Historia Angelo, czarnoskórego niewolnika, to obraz samotności i wykluczenia, których doznaje wśród obcych mu ludzi. Całość podzielona jest na 3 części: pierwsza dotyczy dzieciństwa bohatera, druga dojrzewania, a trzecia już dorosłego życia. Zostaje on wyrwany ze swojego świata jako mało dziecko i oddany pod skrzydła bogatej damy, której celem jest zrobienie z niego arystokraty. Nikt nie pyta go, czy tego chce i jak się z tym czuje. Jest jak zwierzę w klatce, zabawka w rękach bogatych ludzi. Najlepszym tego przykładem jest jego opowieść o Afryce. Wyuczona na pamięć, którą dodatkowo urozmaica efektowną gestykulacją. Zbiera się przed nim widownia, która żądna jest uciech. W jego historii życie można przyrównać do teatru, w którym ma do odegrania określoną rolę. Ćwiczy, więc do niej solidnie i gra to, czego od niego oczekują inni.
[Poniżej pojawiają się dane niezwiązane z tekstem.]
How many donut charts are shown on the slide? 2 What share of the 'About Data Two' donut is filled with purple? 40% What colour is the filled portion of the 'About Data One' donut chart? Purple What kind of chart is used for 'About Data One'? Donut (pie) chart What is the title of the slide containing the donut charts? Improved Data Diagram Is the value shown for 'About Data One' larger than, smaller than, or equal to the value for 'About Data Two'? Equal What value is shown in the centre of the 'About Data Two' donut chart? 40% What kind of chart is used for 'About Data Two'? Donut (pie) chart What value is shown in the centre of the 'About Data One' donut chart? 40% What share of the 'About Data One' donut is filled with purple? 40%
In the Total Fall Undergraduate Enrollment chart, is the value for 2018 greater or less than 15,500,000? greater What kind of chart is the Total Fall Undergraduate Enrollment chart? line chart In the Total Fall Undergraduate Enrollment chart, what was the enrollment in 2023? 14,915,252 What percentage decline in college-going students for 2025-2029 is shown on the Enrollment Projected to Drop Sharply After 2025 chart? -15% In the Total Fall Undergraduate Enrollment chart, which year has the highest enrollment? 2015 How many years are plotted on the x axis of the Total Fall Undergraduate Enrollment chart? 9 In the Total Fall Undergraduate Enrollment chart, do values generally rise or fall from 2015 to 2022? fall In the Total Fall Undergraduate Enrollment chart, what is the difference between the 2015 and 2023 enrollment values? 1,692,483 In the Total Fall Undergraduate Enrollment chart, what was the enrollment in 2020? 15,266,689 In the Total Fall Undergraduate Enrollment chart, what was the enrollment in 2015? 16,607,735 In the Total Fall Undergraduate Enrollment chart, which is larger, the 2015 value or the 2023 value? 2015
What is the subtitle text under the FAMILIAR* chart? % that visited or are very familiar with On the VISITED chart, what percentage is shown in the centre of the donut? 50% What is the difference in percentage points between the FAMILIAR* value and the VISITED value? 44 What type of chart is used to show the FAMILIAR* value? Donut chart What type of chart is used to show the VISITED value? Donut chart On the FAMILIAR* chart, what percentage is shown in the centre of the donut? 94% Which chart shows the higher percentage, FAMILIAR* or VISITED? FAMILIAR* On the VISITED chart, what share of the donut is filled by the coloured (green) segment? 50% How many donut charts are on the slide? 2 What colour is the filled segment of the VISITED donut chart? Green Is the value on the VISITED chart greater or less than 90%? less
"Angelo" podejmuje bardzo odważny temat, jakim jest niewolnictwo, szacunek do drugiego człowieka czy wolność, która powinna być dostępna wszystkim. Niestety reżyserowi nie do końca udaje się oddać problematyki w sposób pełny. Film jest minimalistyczny, ale przez to też nijaki. Opiera się na konwencji, w której uczucia bohatera są skrywane, ponieważ on sam nie jest świadom swojego miejsca w otaczającym go świecie arystokratów. Angelo, jak słusznie zauważył cesarz, jest synem Afryki i człowiekiem Europy. Do żadnego z tych kontynentów jednak nie należy, wszędzie jest obcy. Rzucony na głęboką wodę, nauczony, co ma mówić i co czuć nie potrafi podjąć żadnej decyzji samodzielnie. Jest to naprawdę smutny obraz, ale w sposób, jaki to przedstawiono nie jest w stanie wzbudzić w widzu głębszych emocji.
Jest to film dla fanów slow cinema, każdy inny miłośnik kina może czuć się po seansie wymęczony. Dominują bardzo długie ujęcia i mało cięć. Jeśli ktoś nie przepada za 30 sekundowymi sekwencjami grania na flecie czy widoku na pole, podczas seansu musi uzbroić się w cierpliwość, ponieważ właśnie na nich zbudowany jest cały film. Dużo scen jest niemych i niewnoszących nic do fabuły filmu. Tempo utrzymuje się na stałym poziomie, brak mu wartkości.
Temat podjęty przez Markusa Schleinzera jest mocny i poruszający, ponieważ zmusza do refleksji nad szacunkiem dla drugiej osoby i jej godnym traktowaniem. Jednak mimo starań podjętych przez reżysera, nie jest to film, o którym po seansie będziemy pamiętać jeszcze długo. Niewątpliwie ma szansę znaleźć grono swoich zwolenników, którzy będą zachwycać się jego estetyką, stonowanością i przekazem, jaki niesie. Natomiast dla innych stanie się kolejnym z filmów, który choć porusza ważne zagadnienia jawi się jako zwyczajnie nudny.